With the protected “N” St. bike lane to open in November, there may be more bicycle commuters on the road over the winter. It’s never been much fun to jockey for position with cars on icy streets, so it will be a welcome winter amenity. The off-street trails are kept fairly free of snow (as long as it doesn’t snow over the weekend). We’ll have to wait and see with the on-street “N” St. bike path. I hope it doesn’t get turned into a snow storage lane, (like the wide sidewalk next to Pine Lake Road, for example) which can force bicycle commuters into traffic when it’s snowy, or to drag bikes over piles of snow.

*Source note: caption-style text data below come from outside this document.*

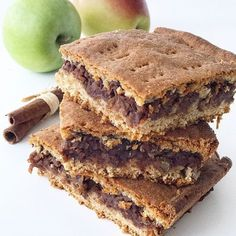Vegan Peanut Butter Banana Brownies, a delicious made from scratch vegan ooey-gooey brownie that is loaded with peanut butter, chocolate, and bananas! Raw Food Recipes, Sweet Recipes, Baking Recipes, Cookie Recipes, Healthy Deserts, Healthy Cake, Healthy Baking, Raw Carrot Cakes, Banana Brownies
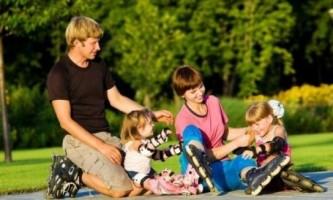 Як навчити дитину кататися на роликах?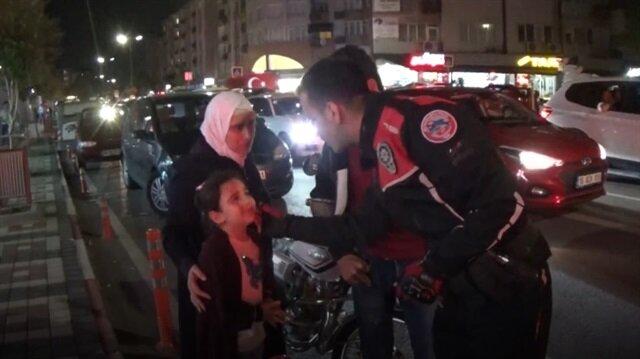Ağlayan Suriyeli minik kızı polis ağabeyi teselli etti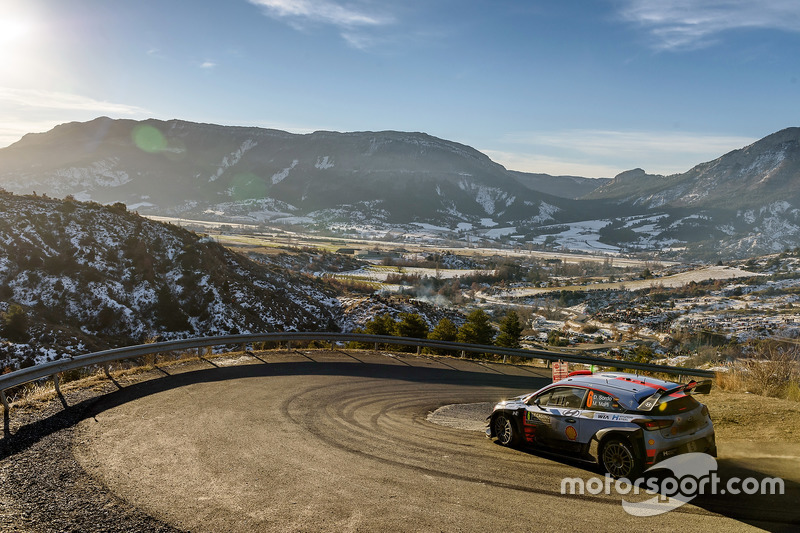 Daniel Sordo; Marc Marti, Hyundai Motorsport, Hyundai i20 WRC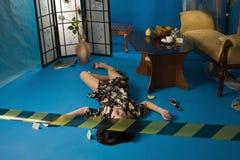 Scena del crimine con il brunette senza vita Fotografie Stock Libere da Diritti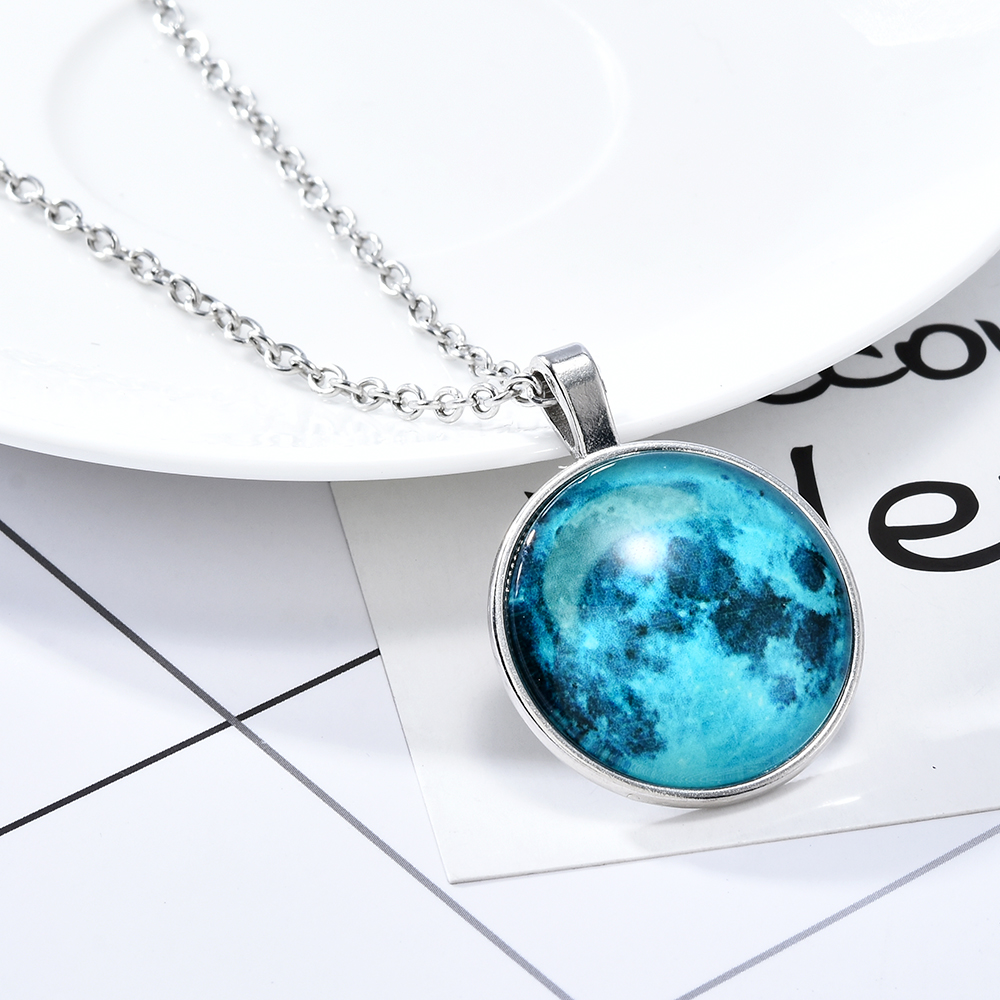 Fashion Women Lady Round Glass Fluorescent Glow In The Dark Moon Long Chain Pendant Necklaces Sweater Star Necklace Jewelry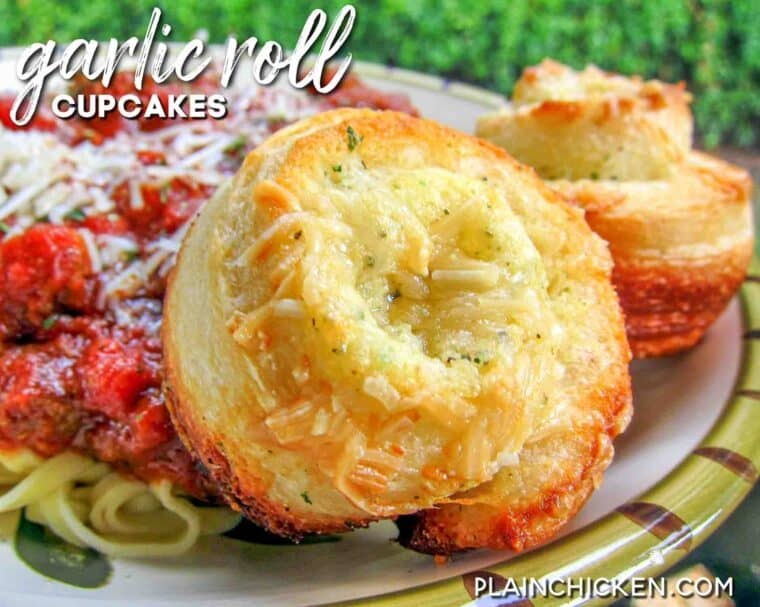 plate of garlic rolls with pasta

With a mountain bike or studded tires, riding in snow doesn’t have to be a bad experience. To the contrary, it can be a lot of fun. Studded tires are meant for packed snow and ice and won’t help much with fluffier snow. Let some air out of your tires so you have better traction and allow plenty of time for stopping and turning. The only really bad experience I’ve had riding on ice was when I didn’t want to go back and get the mountain bike when I saw that it was icy. My commuter bike had bald tires and when I took a curb cut the bike didn’t want to change direction, so I went down onto the lip of the curb cut. In addition, braking with the rear tire rather than the front is recommended on slippery surfaces to maintain better control.
What are your winter commuting tips? Or, your biggest fears about winter commuting? It may be more doable, and more fun than you think. Getting out in the fresh air and if you’re lucky a little sunshine on your bike can make the winter a happier season.